Continue the article on the outlook for financial services stocks from its last sentence.

DOCUMENT TEXT:
★ ★ ★ ★
Salomon Upends Merrill as Top Underwriter.
http://dailynews.yahoo.com/h/nm/20011230...

-- posted by SteveT



Top 156.   Jan 5, 2002 11:25 AM

» JenL_2 - Financials Recovery?

This from 1/3 Barron's Online:


The Year Ahead: Financials Rarin' for a Recovery

By Allison Krampf

Financial services firms had a rough ride in 2001. Slowing equities markets decimated profits of investment banks, mutual funds lost their luster and credit quality at banks eroded as charge-offs rose.

And then September 11 happened.

The uncertainty and confusion that followed the attacks hit many sectors hard, including financial services. Most tragically, prominent financial companies such as Keefe, Bruyette, & Woods and Cantor Fitzgerald, whose offices were in the World Trade Center, lost hundreds of people in the terrorist attacks. Other leading firms, including Merrill Lynch and Lehman Brothers, were displaced to other locations, a costly logistical nightmare.

The upshot: Standard & Poor's financial stocks ended the year down 9%, compared with a stellar return of 23.4% in 2000.


Still, the Federal Reserve's 11 cuts in short-term interest rates helped the financials beat the S&P 500, which was off almost 14% in 2001.

And financial services stocks should do better this year.

"As the economic recovery becomes more evident, we think investors may step up and buy situations that have had problems in the prior year," says Frank Barkocy, portfolio manager with Keefe Managers, a bank hedge fund.
★ ★ ★ ★
INFORMATION PROVIDED:
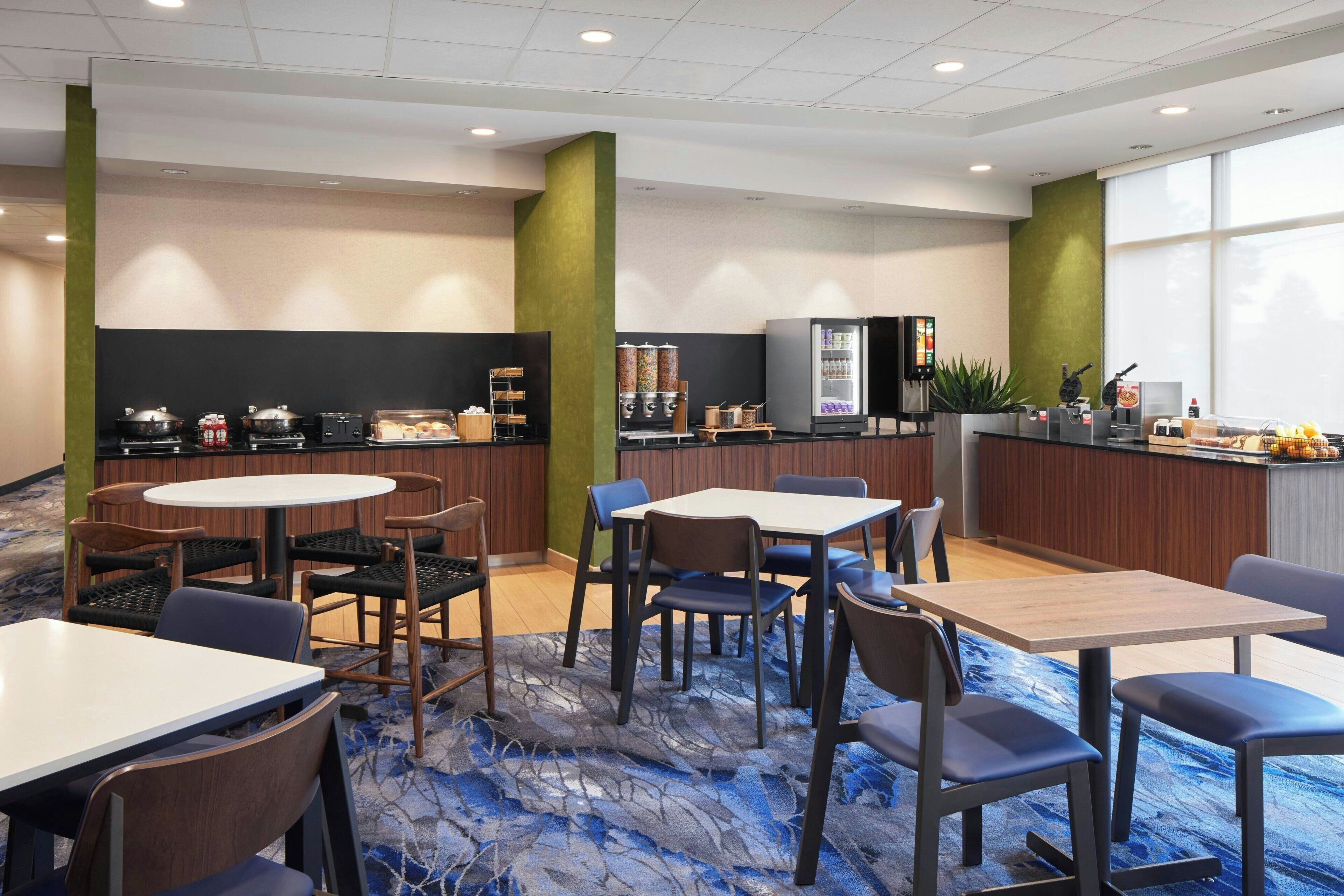 A hotel dining area with round tables, chairs, a refrigerator, and a coffee station.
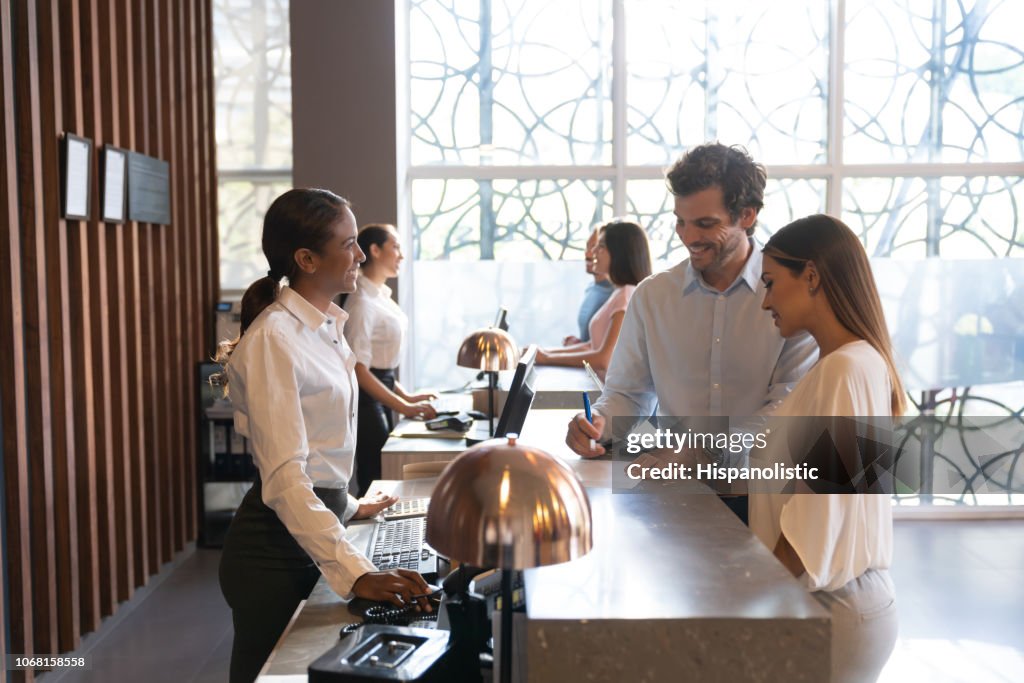 People at a hotel enjoying their vacation checking in filling a form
★ ★ ★ ★
RESPONSE AREA:
"A better economic recovery and improving asset quality can help drive stocks [such as banks]," he adds.

And despite higher total debt outstanding -- more than $7.9 trillion as of the end of the third quarter (including mortgages), compared with $7.5 trillion at the beginning of last year -- consumers can easily tap into one source of wealth that's very close to home.

"[People] have a lot of equity built up in their homes, and that is still seen as a source of wealth for consumers," says Standard & Poor's analyst Steve Biggar.

Total mortgage originations in 2001 are now about $2 trillion, almost double the amount in 2000, according to the Mortgage Bankers Association of America. Of that number, 56% were refinancings, up from 19% of total originations in 2000. (Not surprisingly, originations and refinancings are expected to fall this year as interest rates creep back up.)

Later in 2002, Biggar says, we may see a downward trend in bankruptcy filings and a reacceleration of loan growth at banks.

Banks also should benefit from the completion of some big mergers of recent years, resulting in more cost savings and allaying some investors' anxiety about these stocks.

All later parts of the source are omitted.